Snowflake Arctic-Text2SQL-R1-32B

Snowflake's reasoning-first text-to-SQL model tops the BIRD benchmark at 71.83% execution accuracy, trained with GRPO and a reward that only checks if the SQL runs correctly.

Snowflake Arctic-Text2SQL-R1-32B

Snowflake AI Research built Arctic-Text2SQL-R1 to do one thing: turn a natural language question into SQL that actually runs and returns the right rows. Not chat, not code review, not general reasoning - just SQL, assessed the way a database engineer would evaluate it, by executing the query and checking the result set.

TL;DR

  • The 32B model hit 71.83% execution accuracy on BIRD, the top score of any open or proprietary model at the time
  • Trained with GRPO using a reward that only checks execution correctness - no elaborate scoring, no LLM judge
  • Only the 7B checkpoint has public weights on Hugging Face; the 14B and 32B numbers come from Snowflake's own benchmark reporting

Overview

Text-to-SQL has been a stubborn problem for general-purpose LLMs. Models that write excellent Python routinely produce SQL that parses fine but returns the wrong rows, misses a JOIN condition, or picks the wrong aggregate function.
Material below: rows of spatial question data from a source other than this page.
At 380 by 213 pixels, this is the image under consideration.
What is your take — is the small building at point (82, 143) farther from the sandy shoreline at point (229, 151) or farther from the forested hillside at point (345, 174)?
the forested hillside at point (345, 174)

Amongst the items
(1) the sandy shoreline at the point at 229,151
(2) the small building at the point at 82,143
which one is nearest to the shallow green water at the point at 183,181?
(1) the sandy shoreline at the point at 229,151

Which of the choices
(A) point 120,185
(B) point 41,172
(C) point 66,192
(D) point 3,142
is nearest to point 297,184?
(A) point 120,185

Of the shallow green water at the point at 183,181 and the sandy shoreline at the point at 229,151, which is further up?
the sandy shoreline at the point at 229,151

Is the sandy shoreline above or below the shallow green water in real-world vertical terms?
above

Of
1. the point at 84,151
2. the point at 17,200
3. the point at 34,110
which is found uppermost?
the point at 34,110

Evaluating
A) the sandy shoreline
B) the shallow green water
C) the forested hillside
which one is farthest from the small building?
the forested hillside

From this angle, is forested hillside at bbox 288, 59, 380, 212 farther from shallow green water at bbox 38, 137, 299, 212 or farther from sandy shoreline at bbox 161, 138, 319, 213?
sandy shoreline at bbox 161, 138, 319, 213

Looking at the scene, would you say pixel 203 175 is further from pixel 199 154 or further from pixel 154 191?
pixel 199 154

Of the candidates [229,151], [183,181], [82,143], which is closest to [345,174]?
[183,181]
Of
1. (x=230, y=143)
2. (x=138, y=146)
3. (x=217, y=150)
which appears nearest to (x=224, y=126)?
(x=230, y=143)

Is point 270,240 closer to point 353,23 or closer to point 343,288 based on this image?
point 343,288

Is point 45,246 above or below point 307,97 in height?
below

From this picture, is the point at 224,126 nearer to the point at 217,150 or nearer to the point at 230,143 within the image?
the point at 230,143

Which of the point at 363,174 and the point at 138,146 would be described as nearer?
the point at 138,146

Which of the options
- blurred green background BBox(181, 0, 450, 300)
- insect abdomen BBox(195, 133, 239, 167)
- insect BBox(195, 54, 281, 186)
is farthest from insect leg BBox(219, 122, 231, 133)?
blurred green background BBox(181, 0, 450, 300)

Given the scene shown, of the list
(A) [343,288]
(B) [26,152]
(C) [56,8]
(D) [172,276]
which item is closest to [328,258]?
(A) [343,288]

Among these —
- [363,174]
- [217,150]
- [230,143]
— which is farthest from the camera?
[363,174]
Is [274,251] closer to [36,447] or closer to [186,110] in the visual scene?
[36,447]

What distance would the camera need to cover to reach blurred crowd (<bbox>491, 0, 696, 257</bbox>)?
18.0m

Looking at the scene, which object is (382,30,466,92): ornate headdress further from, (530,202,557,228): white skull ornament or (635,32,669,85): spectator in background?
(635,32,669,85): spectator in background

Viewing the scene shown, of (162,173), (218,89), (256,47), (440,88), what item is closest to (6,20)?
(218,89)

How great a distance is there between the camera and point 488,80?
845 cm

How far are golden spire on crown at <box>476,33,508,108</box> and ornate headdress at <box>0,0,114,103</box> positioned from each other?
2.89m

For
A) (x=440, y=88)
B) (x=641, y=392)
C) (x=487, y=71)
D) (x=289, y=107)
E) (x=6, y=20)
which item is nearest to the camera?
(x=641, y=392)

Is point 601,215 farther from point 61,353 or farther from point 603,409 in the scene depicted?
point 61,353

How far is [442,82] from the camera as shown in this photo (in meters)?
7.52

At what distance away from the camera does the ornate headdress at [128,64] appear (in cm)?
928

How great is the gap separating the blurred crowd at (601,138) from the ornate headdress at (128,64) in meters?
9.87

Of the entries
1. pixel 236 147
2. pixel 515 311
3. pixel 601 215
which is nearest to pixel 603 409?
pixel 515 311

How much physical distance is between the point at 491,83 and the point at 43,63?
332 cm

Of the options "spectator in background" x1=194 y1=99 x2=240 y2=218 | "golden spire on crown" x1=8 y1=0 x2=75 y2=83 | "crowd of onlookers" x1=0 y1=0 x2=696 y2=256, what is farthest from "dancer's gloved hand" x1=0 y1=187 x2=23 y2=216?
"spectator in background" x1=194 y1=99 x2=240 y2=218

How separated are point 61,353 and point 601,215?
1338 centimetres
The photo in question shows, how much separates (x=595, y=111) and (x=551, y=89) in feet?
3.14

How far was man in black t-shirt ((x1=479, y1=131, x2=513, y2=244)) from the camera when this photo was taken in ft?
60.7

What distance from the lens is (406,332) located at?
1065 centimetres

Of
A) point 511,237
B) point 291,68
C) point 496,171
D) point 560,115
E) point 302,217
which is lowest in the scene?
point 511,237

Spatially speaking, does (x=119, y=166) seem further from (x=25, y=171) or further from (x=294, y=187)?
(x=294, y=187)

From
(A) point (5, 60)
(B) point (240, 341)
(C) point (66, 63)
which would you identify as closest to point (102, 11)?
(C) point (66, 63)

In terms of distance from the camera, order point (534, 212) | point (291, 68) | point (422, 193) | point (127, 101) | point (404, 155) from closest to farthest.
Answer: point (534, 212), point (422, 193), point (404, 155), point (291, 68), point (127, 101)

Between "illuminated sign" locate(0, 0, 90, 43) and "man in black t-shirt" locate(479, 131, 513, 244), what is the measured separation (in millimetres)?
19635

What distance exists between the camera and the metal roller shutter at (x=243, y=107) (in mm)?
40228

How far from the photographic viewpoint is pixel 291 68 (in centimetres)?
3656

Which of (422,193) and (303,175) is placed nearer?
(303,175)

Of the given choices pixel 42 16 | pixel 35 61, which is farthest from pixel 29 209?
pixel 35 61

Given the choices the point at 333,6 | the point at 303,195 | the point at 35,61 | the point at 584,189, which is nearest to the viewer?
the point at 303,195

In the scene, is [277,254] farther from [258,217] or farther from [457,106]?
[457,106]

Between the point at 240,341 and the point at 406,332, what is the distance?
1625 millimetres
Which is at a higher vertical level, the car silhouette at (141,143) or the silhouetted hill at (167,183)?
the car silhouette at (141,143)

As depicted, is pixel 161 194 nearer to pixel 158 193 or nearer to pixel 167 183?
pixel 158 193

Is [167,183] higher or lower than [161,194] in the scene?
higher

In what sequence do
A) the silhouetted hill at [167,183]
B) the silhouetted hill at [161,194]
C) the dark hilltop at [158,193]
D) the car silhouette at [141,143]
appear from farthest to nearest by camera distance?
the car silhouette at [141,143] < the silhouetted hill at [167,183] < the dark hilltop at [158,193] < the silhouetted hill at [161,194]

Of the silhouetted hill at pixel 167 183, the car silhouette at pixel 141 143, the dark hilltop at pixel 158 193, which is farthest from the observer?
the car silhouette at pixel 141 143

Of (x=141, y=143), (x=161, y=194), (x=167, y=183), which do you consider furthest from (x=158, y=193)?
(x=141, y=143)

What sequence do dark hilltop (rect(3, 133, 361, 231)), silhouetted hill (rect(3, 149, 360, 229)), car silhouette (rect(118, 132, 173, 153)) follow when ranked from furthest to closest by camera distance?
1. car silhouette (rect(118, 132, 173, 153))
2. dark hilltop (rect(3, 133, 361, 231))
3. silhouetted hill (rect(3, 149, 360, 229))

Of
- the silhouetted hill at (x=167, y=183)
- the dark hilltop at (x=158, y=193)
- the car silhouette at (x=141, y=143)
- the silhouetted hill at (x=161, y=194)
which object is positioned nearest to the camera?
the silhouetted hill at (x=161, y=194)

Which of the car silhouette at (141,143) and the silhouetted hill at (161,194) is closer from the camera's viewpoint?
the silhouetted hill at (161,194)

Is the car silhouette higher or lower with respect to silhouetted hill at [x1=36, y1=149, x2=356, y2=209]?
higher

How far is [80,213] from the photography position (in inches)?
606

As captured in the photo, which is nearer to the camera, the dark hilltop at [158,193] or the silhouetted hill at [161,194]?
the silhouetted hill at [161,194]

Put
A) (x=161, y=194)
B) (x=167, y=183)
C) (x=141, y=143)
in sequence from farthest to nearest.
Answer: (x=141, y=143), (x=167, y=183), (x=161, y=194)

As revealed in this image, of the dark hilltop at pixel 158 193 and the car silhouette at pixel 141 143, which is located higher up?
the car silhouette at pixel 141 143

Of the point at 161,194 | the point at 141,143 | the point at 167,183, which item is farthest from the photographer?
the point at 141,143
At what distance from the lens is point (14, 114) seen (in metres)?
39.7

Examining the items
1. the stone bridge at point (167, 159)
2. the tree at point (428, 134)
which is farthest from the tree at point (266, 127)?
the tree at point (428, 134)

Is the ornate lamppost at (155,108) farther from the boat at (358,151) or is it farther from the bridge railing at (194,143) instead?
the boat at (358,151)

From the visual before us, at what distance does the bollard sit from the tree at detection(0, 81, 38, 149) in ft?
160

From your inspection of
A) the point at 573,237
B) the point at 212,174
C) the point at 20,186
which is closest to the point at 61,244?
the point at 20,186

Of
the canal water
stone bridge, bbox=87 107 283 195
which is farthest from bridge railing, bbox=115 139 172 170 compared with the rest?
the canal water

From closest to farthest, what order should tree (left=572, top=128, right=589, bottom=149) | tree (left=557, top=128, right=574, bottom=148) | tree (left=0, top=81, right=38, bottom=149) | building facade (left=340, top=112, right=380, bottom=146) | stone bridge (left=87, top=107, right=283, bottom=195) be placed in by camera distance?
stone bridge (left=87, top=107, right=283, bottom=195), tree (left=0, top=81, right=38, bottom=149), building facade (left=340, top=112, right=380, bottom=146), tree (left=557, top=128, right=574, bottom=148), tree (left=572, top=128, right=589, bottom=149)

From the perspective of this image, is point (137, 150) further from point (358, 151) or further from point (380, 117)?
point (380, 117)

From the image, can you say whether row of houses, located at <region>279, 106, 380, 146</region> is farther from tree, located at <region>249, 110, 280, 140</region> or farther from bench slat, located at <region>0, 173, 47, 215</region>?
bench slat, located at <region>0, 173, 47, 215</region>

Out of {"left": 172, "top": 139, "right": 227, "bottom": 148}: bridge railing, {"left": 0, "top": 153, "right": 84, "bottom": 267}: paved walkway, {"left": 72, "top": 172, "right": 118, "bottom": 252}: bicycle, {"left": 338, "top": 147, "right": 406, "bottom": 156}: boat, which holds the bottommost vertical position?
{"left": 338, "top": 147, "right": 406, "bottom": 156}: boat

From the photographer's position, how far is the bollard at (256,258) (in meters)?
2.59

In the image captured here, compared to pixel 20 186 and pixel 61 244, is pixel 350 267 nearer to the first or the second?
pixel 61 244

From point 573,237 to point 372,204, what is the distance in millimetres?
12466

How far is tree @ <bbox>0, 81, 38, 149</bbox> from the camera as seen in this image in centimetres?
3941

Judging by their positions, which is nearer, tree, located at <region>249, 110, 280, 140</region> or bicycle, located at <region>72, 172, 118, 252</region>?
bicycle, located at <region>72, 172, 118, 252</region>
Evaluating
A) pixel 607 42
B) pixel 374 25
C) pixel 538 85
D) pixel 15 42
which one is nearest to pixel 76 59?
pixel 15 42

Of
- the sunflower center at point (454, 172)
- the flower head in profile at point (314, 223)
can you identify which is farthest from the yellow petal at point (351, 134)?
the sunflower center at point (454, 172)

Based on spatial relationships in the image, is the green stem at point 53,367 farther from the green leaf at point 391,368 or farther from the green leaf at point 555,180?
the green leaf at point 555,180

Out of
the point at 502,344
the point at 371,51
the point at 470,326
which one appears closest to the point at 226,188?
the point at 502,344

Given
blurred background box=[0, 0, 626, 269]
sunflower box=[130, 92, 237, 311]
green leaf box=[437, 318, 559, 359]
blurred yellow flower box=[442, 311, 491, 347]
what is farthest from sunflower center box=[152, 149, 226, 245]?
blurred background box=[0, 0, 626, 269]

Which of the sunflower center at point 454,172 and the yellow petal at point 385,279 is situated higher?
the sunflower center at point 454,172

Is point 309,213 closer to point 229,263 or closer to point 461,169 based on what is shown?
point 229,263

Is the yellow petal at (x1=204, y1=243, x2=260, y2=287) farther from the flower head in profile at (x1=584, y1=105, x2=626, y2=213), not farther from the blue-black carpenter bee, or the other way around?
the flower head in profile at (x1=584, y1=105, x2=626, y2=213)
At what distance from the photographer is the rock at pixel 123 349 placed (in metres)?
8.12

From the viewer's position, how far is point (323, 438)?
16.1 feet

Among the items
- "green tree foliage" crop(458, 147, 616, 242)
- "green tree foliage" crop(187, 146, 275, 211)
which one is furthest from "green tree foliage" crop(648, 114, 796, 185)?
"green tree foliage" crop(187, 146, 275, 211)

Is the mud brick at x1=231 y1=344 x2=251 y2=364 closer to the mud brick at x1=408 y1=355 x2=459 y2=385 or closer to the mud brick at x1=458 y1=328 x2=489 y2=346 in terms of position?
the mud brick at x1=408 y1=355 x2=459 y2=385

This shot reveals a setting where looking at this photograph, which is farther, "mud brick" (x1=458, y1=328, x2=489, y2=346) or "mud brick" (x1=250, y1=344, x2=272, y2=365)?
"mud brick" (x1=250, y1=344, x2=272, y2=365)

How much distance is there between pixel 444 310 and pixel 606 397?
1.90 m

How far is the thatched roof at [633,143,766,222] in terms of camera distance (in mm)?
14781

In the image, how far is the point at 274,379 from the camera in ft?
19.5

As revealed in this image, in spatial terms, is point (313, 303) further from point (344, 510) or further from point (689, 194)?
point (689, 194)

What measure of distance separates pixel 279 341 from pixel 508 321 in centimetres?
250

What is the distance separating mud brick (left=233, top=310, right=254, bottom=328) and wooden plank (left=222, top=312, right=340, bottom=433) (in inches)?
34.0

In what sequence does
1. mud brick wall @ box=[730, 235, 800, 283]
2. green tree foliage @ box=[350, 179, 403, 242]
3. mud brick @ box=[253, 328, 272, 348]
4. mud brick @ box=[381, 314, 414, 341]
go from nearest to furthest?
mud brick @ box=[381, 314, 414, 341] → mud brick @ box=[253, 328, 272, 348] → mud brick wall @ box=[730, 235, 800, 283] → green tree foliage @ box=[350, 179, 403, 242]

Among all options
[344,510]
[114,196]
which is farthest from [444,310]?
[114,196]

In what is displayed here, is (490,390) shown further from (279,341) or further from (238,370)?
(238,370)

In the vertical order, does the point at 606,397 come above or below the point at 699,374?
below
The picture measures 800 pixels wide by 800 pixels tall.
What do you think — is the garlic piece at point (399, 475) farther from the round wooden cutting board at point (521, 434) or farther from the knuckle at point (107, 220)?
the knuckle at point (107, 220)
Snowflake's AI Research team took a narrower approach with Arctic-Text2SQL-R1: instead of asking a large general model to get better at everything, they fine-tuned Qwen2.5-Coder checkpoints specifically for SQL generation, using reinforcement learning with a reward tied directly to whether the query executes and matches the expected output.

The result, published in the paper "Arctic-Text2SQL-R1: Simple Rewards, Strong Reasoning in Text-to-SQL" (arXiv:2505.20315) and announced on Snowflake's engineering blog on May 29, 2025, is a three-model family - 7B, 14B, and 32B parameters - built on Qwen2.5-Coder-Instruct bases. The 32B variant reached 71.83% execution accuracy on the BIRD test set, beating the previous BIRD leader, XiYan-32B, by 2.8 percentage points and beating every general-purpose model Snowflake compared it against, according to the engineering blog post.

What makes the family remarkable isn't just the top score. It's how little machinery it took to get there. Competing systems in the text-to-SQL literature often stack schema linking, candidate generation, execution filtering, and multi-agent voting on top of a base model - see our text-to-SQL leaderboard for examples like CHESS and DIN-SQL. Arctic-Text2SQL-R1 gets competitive results from a single fine-tuned model with a three-value reward function.

Key Specifications

SpecificationDetails
ProviderSnowflake AI Research
Model FamilyArctic-Text2SQL-R1
Parameters7B, 14B, 32B (three separate checkpoints)
Base ModelQwen2.5-Coder-Instruct (7B/14B/32B variants)
Context Window32K native, extendable to 128K via YaRN
Training MethodGRPO (Group Relative Policy Optimization) with execution-based reward
Public Weights7B only, on Hugging Face
Release DateMay 29, 2025
LicenseApache 2.0 (7B checkpoint)

The context window figure is inherited from the Qwen2.5-Coder base rather than stated separately in Snowflake's model card, so treat it as the practical ceiling rather than an Arctic-specific spec. It's plenty for most text-to-SQL prompts, which need schema context and a question, not hundreds of thousands of tokens.

Benchmark Performance

Snowflake assessed all three sizes across six datasets: BIRD, Spider, Spider 2.0, Spider-DK, EHRSQL, and ScienceBenchmark. Numbers below are execution accuracy percentages, pulled from Table 7 of the arXiv paper and cross-checked against the Hugging Face model card and engineering blog.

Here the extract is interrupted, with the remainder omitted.